§ **Exercice proposé**
Poursuivez le passage sur l'histoire du commerce du champagne au XIXe siècle à partir de sa dernière phrase.

§ **Passage**
++++++++++++++++++++

Mais faute de dispositions légales, et malgré une ténacité louable, les négociants champenois ne peuvent obtenir que des résultats limités dans la défense en France de l’appellation Champagne, tout au moins jusque dans les années 1890, les différents arrêts des tribunaux constituant alors une jurisprudence dissuasive.
À l’étranger, il y a très peu de possibilités d’action jusqu’au 14 avril 1891, date à laquelle est signé l’Arrangement de Madrid, faisant suite à la Convention d’union de Paris du 20 mars 1883, et ayant pour objet la répression des indications de provenance fausses ou fallacieuses sur les produits.

Encore les résultats obtenus sont-ils très fragmentaires puisque huit pays seulement signent ces accords. Les principaux pays producteurs de mousseux n’y ont pas participé, qu’il s’agisse de l’Allemagne, de l’Australie, de l’Autriche-Hongrie, des Etats-Unis ou de la Russie. Mais c’est un pas important dans la voie du respect des appellations, dont les effets se feront plus largement sentir au XXe siècle. C’est, en outre, la marque de l’engagement aux côtés de l’industrie du champagne des instances gouvernementales françaises, qui se poursuivra par la suite comme le montre dès 1904 une pressante intervention du ministère du Commerce et du Quai d’Orsay pour que soit retirée la curieuse dénomination Grand vin de Champagne Henri-Roederer - Reims - Odessa, apposée sur les étiquettes de la Société vinicole de la Russie méridionale Henri Roederer installée à Odessa depuis 1896.

LES EXPÉDITIONS-LES EXPORTATIONS

Quoi qu’il en soit, le champagne réussit brillamment au XIXe siècle, comme on peut s’en convaincre par le succès que l’on sait et par les chiffres de son commerce qui témoignent de son expansion irrésistible. Les expéditions annuelles, on l’a vu, se chiffraient à environ 300 000 bouteilles au lendemain de la Révolution. En 1899, elles s’élèvent à 28 millions et demi, soit près de 100 fois plus qu’au début du siècle ! À la chute de l’Empire, elles sont déjà de l’ordre de 2 millions de bouteilles, et en 1830 de 3 millions, soit 15 % d’augmentation en un quart de siècle. En 1844, elles atteignent 6 millions, la croissance ayant été de 20 % en 15 ans. La répartition entre les trois arrondissements vinicoles est alors la suivante : Reims 50 % ; Châlons-sur-Marne 27 % ; Épernay 23 %.

++++++++++++++++++++

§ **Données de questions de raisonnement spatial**
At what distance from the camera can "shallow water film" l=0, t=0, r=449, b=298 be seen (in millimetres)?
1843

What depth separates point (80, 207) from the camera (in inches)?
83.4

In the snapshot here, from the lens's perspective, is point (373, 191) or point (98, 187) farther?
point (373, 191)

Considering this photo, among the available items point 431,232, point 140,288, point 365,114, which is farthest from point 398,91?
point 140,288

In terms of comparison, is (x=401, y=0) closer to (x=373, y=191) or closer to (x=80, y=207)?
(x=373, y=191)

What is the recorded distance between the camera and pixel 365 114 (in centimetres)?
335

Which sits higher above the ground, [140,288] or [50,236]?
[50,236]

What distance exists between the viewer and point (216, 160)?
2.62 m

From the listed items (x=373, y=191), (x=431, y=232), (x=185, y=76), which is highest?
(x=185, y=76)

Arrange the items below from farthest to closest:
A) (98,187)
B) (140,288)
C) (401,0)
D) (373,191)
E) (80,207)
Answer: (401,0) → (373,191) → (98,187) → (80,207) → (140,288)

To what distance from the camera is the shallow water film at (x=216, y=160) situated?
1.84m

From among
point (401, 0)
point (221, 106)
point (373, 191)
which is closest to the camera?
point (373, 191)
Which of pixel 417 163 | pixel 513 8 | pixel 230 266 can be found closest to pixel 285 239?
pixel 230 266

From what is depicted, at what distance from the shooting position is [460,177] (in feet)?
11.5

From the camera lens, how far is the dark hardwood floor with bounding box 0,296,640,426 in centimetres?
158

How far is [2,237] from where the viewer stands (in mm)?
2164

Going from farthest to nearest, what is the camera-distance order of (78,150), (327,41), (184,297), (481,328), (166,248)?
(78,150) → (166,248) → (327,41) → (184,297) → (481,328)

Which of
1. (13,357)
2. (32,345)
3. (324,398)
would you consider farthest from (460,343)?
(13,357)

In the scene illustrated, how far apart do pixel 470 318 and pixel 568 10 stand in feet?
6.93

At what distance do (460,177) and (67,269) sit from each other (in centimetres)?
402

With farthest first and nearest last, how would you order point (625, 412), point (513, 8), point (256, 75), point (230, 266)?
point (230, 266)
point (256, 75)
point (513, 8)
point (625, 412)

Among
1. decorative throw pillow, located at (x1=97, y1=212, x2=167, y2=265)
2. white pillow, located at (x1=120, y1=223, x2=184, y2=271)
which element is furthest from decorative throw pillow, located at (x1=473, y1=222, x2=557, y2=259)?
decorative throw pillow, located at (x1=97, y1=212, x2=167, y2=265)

++++++++++++++++++++

§ **Réponse**
À partir de 1844 les chiffres des expéditions sont donnés chaque année, d’avril à mars, par la Chambre de commerce de Reims qui les établit d’après les renseignements que lui fournit le Service des contributions indirectes de la Marne. Toutefois, ces chiffres englobent les vins mousseux autres que le champagne mais qui sont officiellement produits dans le département avec des vins de l’extérieur. Etant donné qu’en 1910, lorsqu’ils seront décomptés à part, ils représenteront 24 % du total, on peut admettre que dans la deuxième moitié du XIXe siècle, les chiffres des expéditions de champagne sont approximativement les trois quarts de ceux de la Chambre de commerce, indiqués ci-après sous la forme d’un tableau faisant ressortir de 1844 à 1899 les variations quinquennales, et indiquant en outre les variations annuelles lors des crises dont il a été parlé précédemment.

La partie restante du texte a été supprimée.